**What is required:** Copy the line containing "How far are the yellow-green", then all lines after it up to and including the final line of the material, exactly and without additions.

[Spatial relation data]
▬▬▬▬▬▬▬▬▬▬

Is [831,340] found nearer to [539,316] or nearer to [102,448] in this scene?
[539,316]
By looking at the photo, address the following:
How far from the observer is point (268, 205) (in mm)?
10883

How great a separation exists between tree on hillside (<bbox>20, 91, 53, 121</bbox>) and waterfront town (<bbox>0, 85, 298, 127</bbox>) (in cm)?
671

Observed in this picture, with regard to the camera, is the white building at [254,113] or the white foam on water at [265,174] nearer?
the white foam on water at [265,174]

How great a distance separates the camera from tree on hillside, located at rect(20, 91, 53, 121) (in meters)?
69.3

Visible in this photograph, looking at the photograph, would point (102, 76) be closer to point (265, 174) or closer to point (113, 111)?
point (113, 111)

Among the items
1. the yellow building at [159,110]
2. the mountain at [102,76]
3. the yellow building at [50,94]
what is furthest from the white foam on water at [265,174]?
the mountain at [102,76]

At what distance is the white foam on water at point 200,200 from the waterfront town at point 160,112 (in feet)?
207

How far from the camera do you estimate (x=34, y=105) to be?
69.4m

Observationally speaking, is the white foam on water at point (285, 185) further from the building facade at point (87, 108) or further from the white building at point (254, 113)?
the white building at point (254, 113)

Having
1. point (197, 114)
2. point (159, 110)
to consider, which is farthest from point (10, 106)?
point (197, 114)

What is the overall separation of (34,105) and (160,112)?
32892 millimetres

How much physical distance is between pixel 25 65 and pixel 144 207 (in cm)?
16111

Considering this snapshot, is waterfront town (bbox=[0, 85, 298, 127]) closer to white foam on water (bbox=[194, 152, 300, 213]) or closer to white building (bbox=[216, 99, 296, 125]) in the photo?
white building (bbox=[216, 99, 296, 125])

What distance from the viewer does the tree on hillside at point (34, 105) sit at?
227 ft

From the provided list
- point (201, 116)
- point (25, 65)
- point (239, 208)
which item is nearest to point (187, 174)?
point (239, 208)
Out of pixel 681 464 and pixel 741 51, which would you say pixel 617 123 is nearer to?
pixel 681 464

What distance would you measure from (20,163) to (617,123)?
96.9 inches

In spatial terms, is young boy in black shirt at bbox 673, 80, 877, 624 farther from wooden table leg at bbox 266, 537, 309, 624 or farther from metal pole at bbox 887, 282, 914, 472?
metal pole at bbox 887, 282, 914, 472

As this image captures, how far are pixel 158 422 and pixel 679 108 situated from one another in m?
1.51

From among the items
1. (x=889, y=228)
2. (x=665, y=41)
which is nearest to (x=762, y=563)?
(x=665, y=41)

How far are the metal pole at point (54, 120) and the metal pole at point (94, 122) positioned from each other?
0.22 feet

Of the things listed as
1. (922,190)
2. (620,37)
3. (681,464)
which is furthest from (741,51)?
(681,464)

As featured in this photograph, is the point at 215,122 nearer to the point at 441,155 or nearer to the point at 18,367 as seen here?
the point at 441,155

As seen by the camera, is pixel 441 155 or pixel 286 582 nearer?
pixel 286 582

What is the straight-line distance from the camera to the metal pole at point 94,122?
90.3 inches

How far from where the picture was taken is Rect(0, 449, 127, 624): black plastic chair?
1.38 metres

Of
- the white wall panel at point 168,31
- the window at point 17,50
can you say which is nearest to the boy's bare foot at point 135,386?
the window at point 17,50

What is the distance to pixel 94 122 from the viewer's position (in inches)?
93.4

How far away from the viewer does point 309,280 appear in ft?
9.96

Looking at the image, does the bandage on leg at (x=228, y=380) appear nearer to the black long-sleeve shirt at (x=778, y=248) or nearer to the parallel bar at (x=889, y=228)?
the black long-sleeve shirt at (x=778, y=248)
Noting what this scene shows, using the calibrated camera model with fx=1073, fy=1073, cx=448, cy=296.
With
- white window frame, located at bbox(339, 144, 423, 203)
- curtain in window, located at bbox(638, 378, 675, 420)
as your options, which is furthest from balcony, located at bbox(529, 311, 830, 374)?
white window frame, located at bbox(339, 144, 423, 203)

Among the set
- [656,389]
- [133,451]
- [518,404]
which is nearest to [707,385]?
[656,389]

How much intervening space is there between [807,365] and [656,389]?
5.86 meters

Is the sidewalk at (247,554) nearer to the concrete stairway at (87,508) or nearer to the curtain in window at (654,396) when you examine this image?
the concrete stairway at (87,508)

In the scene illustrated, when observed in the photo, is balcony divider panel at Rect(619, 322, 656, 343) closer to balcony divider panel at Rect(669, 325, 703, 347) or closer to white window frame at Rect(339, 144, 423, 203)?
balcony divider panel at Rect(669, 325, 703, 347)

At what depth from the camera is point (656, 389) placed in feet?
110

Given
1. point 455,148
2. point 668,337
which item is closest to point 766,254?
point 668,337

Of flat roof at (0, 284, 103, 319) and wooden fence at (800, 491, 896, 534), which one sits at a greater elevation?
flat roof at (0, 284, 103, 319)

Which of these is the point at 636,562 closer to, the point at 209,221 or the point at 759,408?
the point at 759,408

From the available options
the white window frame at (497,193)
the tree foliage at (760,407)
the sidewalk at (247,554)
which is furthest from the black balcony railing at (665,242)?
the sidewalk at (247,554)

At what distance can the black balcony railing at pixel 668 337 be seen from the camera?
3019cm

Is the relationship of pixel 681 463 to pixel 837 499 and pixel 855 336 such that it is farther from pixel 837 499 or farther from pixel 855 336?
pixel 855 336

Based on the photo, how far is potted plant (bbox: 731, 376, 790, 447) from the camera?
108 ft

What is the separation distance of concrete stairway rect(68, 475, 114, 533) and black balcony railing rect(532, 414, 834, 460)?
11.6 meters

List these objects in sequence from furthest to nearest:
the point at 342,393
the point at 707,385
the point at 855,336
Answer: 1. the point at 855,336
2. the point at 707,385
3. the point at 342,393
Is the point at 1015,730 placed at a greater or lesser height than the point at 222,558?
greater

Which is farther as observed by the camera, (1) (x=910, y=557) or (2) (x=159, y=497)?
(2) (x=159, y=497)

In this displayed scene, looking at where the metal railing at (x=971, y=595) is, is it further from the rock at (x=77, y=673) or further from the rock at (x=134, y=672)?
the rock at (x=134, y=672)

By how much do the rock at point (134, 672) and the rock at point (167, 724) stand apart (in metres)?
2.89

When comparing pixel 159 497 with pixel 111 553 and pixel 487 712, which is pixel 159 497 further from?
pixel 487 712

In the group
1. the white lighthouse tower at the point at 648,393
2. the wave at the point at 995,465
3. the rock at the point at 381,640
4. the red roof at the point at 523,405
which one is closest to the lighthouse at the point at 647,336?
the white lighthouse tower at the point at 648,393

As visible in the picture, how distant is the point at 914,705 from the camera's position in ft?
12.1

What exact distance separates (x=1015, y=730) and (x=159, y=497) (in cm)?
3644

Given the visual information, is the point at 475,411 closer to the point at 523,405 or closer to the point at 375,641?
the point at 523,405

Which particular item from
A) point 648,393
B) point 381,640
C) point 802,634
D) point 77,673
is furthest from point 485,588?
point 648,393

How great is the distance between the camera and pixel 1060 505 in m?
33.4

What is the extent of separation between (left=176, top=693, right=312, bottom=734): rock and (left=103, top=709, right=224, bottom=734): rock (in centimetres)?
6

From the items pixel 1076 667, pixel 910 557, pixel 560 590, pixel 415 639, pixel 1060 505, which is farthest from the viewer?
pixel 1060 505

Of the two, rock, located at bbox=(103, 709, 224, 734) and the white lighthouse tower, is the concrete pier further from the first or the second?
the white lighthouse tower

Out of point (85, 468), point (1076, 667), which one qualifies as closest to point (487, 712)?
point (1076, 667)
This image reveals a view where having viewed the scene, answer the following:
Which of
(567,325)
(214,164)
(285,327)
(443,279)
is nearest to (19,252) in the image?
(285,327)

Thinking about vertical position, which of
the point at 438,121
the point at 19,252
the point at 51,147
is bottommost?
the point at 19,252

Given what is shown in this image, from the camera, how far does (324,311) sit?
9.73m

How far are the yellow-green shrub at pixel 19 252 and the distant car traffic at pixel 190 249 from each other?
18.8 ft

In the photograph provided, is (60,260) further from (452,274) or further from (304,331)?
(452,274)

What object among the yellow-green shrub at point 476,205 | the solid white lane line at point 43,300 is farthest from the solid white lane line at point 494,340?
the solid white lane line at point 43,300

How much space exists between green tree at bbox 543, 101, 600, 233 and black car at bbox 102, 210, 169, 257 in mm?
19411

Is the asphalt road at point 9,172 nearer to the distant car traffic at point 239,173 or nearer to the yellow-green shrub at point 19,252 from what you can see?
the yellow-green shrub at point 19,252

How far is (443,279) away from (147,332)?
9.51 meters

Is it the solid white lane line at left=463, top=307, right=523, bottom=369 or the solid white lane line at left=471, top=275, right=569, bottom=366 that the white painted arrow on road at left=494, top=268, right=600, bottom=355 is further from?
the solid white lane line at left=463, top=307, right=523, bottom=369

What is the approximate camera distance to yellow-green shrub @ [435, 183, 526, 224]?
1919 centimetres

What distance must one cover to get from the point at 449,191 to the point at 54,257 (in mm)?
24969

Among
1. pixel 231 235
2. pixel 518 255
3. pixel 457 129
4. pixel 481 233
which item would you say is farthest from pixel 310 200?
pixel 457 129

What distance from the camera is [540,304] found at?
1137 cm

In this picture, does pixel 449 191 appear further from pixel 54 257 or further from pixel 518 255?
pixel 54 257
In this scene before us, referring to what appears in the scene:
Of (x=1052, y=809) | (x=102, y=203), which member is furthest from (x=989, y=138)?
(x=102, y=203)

▬▬▬▬▬▬▬▬▬▬

**Response to the exercise:**
How far are the yellow-green shrub at pixel 19 252 and the distant car traffic at pixel 190 249 from each other?
18.8 ft

In the photograph provided, is (60,260) further from (452,274) or further from (304,331)?
(452,274)

What object among the yellow-green shrub at point 476,205 | the solid white lane line at point 43,300 is farthest from the solid white lane line at point 494,340?
the solid white lane line at point 43,300

How much space exists between green tree at bbox 543, 101, 600, 233 and black car at bbox 102, 210, 169, 257 in mm?
19411

Is the asphalt road at point 9,172 nearer to the distant car traffic at point 239,173 or nearer to the yellow-green shrub at point 19,252 from what you can see?
the yellow-green shrub at point 19,252

How far is (443,279) away from (147,332)?
9.51 meters

Is it the solid white lane line at left=463, top=307, right=523, bottom=369 or the solid white lane line at left=471, top=275, right=569, bottom=366 that the white painted arrow on road at left=494, top=268, right=600, bottom=355 is further from?
the solid white lane line at left=463, top=307, right=523, bottom=369

What is the approximate camera distance to yellow-green shrub @ [435, 183, 526, 224]?
1919 centimetres

What distance must one cover to get from the point at 449,191 to the point at 54,257 (in mm)?
24969

Among
1. pixel 231 235
2. pixel 518 255
3. pixel 457 129
4. pixel 481 233
which item would you say is farthest from pixel 310 200?
pixel 457 129

What distance from the camera is [540,304] found at?
1137 cm

In this picture, does pixel 449 191 appear further from pixel 54 257 or further from pixel 518 255?
pixel 54 257
In this scene before us, referring to what appears in the scene:
Of (x=1052, y=809) | (x=102, y=203), which member is furthest from (x=989, y=138)?
(x=102, y=203)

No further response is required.